[dm-devel] [RFC] Userspace-Controlled CoW Device

Molle Bestefich molle.bestefich at gmail.com
Mon Feb 6 10:52:13 UTC 2006


Dan Smith wrote:
> Comments?

1.)
Is there any technically convincing reason why the qcow thing must be
an integral part of the CoW target?

I'm thinking that it's possibly cleaner to implement a device-mapper
target that presents a block device of a custom size to upper layers,
while actually storing data in a qcow file, regular sparse file, or
what not.  For the sake of discussion, let's call this dm extension
'dm-autogrow'.

What you're trying to do could then be accomplished by layering
dm-snapshot on top of dm-autogrow.  It requires a bit more scripting
magic, but in the end the implementation might turn out to be simpler,
and you get to reuse dm-snapshot.

A dm-autogrow target is potentially useful for other things.  There
are various applications that would like to read a qcow file as a
block device, for example.  Perhaps the QEMU folks would be helpful
wrt. the implementation stuff, since QEMU could potentially use it
too.

That said, I feel that 'qcow' is a bit of a misnomer.  It's not like
QEMU is actually copying any blocks anywhere is it?  It's a file that
grows automatically, but AFAIK QEMU has absolutely no snapshot / CoW
support.

With the above in mind, and assuming that you want the qcow image as
the write target, I'm unsure why it would even be useful to use a qcow
image in particular.  It's not like qemu will be able to make any
sense of the qcow file afterwards, since it will only contain half a
filesystem... or am I completely wrong here?


2.)
A couple of things I would personally like to see wrt. Xen and CoW.

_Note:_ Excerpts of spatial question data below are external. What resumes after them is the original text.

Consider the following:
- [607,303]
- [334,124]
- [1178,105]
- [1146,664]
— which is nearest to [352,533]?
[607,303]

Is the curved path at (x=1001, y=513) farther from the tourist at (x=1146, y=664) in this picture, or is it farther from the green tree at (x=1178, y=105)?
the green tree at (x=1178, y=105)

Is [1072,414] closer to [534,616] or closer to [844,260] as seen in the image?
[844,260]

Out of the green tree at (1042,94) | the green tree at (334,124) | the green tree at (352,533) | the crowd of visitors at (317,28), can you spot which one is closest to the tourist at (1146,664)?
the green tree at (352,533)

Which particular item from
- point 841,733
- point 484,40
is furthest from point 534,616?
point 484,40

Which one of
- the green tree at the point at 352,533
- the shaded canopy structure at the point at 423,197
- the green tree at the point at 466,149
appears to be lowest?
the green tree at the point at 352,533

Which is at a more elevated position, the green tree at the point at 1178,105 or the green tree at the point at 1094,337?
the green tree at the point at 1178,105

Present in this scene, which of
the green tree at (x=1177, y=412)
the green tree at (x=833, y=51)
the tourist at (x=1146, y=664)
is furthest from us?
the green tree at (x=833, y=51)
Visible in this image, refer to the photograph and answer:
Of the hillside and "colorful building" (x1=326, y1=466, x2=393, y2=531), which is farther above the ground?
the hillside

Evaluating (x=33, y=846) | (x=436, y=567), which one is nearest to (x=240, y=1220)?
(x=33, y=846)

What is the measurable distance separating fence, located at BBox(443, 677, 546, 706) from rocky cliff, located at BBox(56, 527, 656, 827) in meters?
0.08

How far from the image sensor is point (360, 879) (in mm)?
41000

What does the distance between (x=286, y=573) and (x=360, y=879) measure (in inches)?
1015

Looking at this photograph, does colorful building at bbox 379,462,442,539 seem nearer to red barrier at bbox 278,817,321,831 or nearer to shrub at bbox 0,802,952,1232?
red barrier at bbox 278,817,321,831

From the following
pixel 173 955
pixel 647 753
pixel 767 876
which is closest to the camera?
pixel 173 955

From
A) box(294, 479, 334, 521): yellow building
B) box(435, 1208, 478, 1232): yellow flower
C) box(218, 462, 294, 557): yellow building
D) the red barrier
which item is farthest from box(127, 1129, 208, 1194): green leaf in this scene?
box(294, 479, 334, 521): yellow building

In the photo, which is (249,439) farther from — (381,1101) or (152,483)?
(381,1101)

 a.)  Avoid write reordering (= avoid breaking journal filesystems in Xen vms).

 b.)  When an entire block of zeros is written, nuke it from the qcow
image or "sparsify" the block in the underlying sparse file.

Point b) requires a patch to guest domains so that the filesystem zero
released blocks, but that already exists for ext3, I think.

(An alternative approach to that would be to make a target in between
the guest and the CoW device that understands the ext3 filesystem.  It
could catch when ext3 writes to the list of free filesystem blocks and
zero those blocks..)

... too tired to come up with anything else right now :-).